Common Concerns Surrounding Genetic Testing
If people are interested in genetic testing and they feel it could hold some keys to advanced therapies, why do some still have reservations about the topic?
Privacy is one reason. Although the Genetic Information Nondiscrimination Act (GINA) has been in effect since 2009, and parts of the Affordable Care Act included provisions protecting genetic information, many still fear the results could be used against them by employers or health insurance providers. Also, the law has at least one big loophole: GINA does not apply to employers with 15 employees or fewer. It also does not provide any protection from decisions made by insurance companies.
Another issue discouraging some patients is cost of getting tested – although those costs seem to be declining. By 2014, the National Institutes of Health announced that an entire human genome could be sequenced for less than $1,000. Since then, prices have continued to fall among certain tests, as the field expanded through multiple biotechnology companies. As long as testing technology continues to improve and become more efficient, the cost to get tested will likely continue to fall.
However, the biggest hurdle to clear is the perception problem. Genetic testing now features prominently in the life of breast cancer patients as more specific genetic mutations have been found to either better predict the disease or personalize treatment options. According to Breastcancer.org, the burden placed on diagnosed individuals adds worry when deciding whether to involve their family. Patients can go through guilt, anxiety, fear and resentment that can lead to divisions among close relatives. It can be a two-way street, with some family members pressing the patient for testing while patients look to share information that others seem hesitant to receive.
“We do hear stories like, ‘I ask her every time I see her,’ ‘I can’t ask her anymore,’ ‘She is getting angry at me,’” Sue Montgomery, a genetic nurse navigator with the Family Risk Assessment Program at Fox Chase Cancer Center in Philadelphia told breastcancer.org. “It can be a source of family discord.

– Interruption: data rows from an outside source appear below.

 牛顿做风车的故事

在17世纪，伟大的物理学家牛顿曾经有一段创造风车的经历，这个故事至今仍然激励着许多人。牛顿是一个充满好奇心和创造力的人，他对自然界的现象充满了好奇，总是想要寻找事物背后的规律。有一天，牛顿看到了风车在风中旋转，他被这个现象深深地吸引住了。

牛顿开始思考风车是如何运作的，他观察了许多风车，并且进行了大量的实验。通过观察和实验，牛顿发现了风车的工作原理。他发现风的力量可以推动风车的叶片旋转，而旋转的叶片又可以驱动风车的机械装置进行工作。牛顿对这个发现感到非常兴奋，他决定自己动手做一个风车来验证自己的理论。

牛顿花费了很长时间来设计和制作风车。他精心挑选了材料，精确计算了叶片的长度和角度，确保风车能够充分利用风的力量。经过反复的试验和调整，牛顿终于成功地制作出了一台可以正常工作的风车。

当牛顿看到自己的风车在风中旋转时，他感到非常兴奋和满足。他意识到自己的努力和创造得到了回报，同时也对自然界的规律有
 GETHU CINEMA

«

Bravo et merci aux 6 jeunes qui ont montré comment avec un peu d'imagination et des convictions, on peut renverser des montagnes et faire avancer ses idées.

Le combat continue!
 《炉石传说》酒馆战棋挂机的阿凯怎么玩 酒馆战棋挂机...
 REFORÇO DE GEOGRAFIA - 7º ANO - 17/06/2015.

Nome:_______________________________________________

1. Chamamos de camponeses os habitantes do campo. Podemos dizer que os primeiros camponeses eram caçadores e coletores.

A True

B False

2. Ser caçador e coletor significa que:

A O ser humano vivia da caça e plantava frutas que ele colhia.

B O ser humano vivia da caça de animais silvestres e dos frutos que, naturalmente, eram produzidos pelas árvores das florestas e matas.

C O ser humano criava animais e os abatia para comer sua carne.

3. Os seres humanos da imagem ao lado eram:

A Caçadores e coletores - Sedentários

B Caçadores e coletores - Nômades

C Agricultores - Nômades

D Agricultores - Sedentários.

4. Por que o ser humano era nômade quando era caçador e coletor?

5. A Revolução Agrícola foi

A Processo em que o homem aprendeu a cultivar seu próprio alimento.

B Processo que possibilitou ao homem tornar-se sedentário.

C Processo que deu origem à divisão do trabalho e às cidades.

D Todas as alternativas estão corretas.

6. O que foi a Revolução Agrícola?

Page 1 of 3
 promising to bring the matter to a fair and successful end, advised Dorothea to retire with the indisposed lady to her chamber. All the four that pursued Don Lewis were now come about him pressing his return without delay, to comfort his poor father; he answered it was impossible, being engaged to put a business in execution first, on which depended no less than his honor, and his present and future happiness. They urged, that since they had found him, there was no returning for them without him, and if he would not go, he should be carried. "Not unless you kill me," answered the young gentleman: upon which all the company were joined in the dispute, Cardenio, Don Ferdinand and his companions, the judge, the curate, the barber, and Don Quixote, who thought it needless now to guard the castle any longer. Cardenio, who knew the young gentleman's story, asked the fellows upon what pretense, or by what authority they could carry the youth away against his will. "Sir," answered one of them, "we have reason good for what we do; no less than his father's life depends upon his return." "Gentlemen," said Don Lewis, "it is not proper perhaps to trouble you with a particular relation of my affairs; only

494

There have been cases where we just go ahead with the testing based on family history.”
Opportunities for Personalized Care Advancement
Still, when it comes to cancers such as mesothelioma, even though the cases of genetic links may be fewer than those of other cancers, researchers still feel there is a reason to hope additional testing can cause better outcomes.
“When you have a cancer that has an 80 to 90 percent mortality rate within five years of diagnosis, and you discover evidence that a small percentage of people may have actionable mutations, that means that you could reduce mortality,” said Raphael Bueno, chief of the Division of Thoracic Surgery and co-director of the Lung Center at Brigham and Women’s Hospital in a Science Daily interview. “Even for a mutation that happens one to two percent of the time, it could mean the difference between life and death for a patient.”
If you’re considering genetic testing, your best source of guidance may to speak with your medical team, who can address your concerns in context of your diagnosis and presented family history. This can help you make the most informed decision based on the specific diagnosis and care plan.